LCCD sponsors an annual conference, the International Conference on Computational Cultural Dynamics (ICCCD2009) – to be held this year on December 7-8 at the University of Maryland. Papers being presented include efforts to model insurgencies as well as piracy in Somalia, a tool used to map the Indonesian blogosphere, and SCARE (Spatial Cultural Abduction Reasoning Engine) which can help predict the locations of weapons caches in an urban environment. (See the full program here.)

Augmenting the Mind
The human brain is an impressive system, which also builds models. In some regards it far exceeds anything on the horizon in the realm of computer science. The ability of human beings to take information and place it in context and draw conclusions from it is profound. We build complex models of how the world works in order to function in it. But computers can process some forms of data far faster than humans and will do so systematically. Human minds cannot quickly process large quantities of data. In attempting to make sense of large amounts of information a human beings may discount or ignore information that does not fit in their model of how the world works – or alternately draw significant conclusions based on a very limited amount of data. Imagine an economist ignoring issues of ethnic identity in analyzing a nation’s policies or a political philosopher focusing on ideology while ignoring logistics in studying a terrorist group’s behavior. In short, computer systems are capable of substantially augmenting the power of human reason.

Things to Come
The impacts of these technologies will be profound. Real-time data collection and processing will potentially improve decision-making in many ways. Beyond providing better intelligence, it will allow the creation of in-depth virtual environments, which facilitate training to operate in different cultures. The Marines and Army have built mock Afghan and Iraqi villages staffed by actors for this kind of training. These are terrific facilities, but a computer simulation could inexpensively augment the real world training.
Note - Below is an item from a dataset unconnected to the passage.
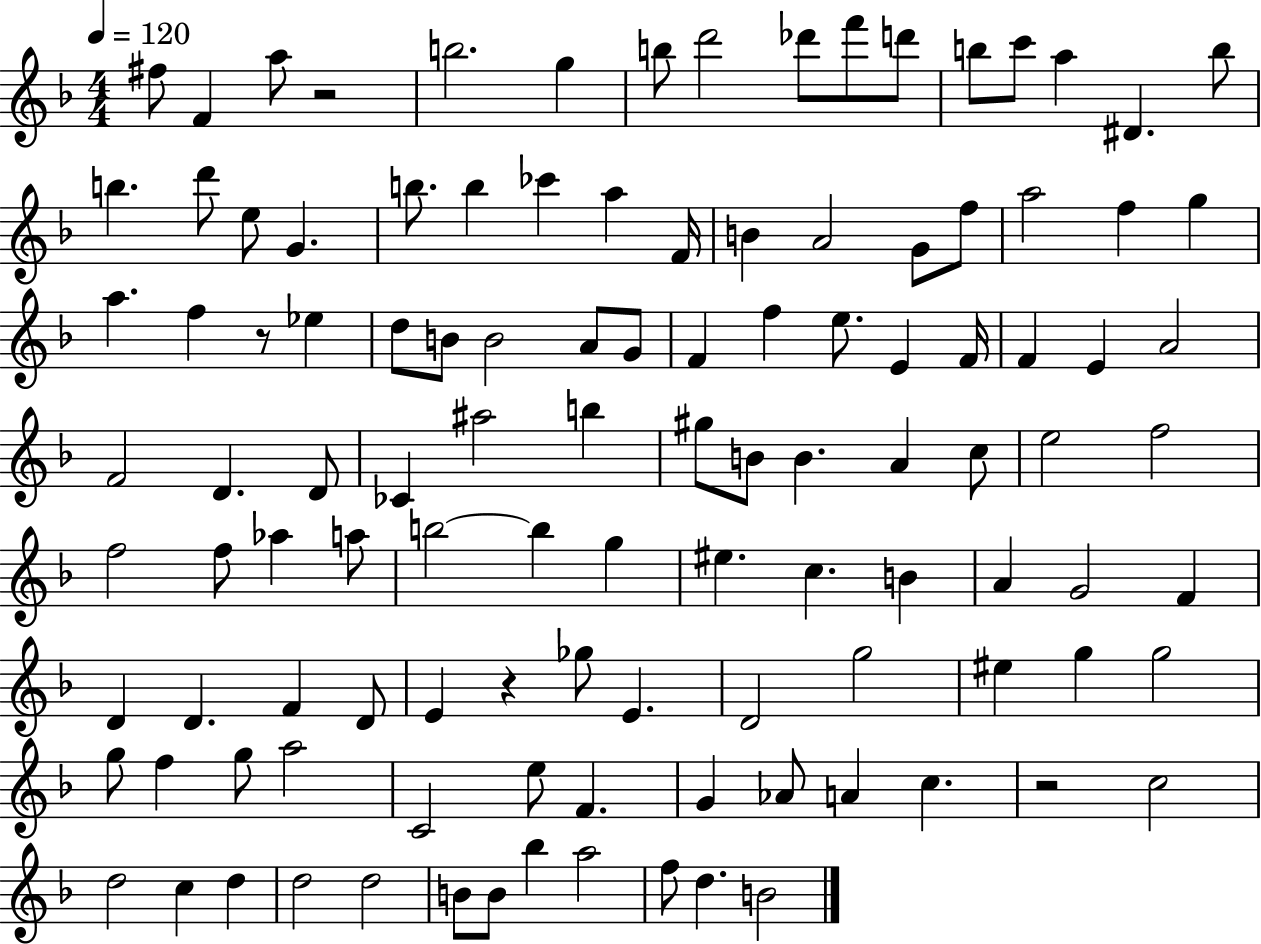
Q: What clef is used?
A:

According to the late Alexander George, a renowned scholar of the presidency, many foreign policy accidents have occurred because leaders were unable to see the situation from the perspective of their counterpart. Leaders make assumptions about their opposite number and his (or her) actions based on an intuited model of their behavior. Models not operating on limiting assumptions may provide alternate explanations for behaviors and thereby give leaders the insight to avoid escalating conflicts that arose from misunderstandings.

But these systems will also have civilian applications. Game theory systems used to predict the behavior of adversaries may also be used to understand the behavior of business competitors. Tools that can analyze the opinions expressed on jihadi websites could also be used to analyze public opinion for marketing research. Models that identify the outbreak of terrorism and insurgency may also be turned to studying the outbreak of disease.

But this focuses on applications designed for policy-makers – and no doubt there will be many such tools. But only twenty years ago, very few people imagined a ubiquitous, international system that facilitated instantaneous communications and put vast amounts of information virtually at every user’s fingertips. Models and game theory will not remain in the realm of executives and professional analysts. They will also become everyday tools used by regular people to better plan their activities and make decisions about their lives.

In this vein, ICCCD2009 could prove to be a fascinating glimpse into the future.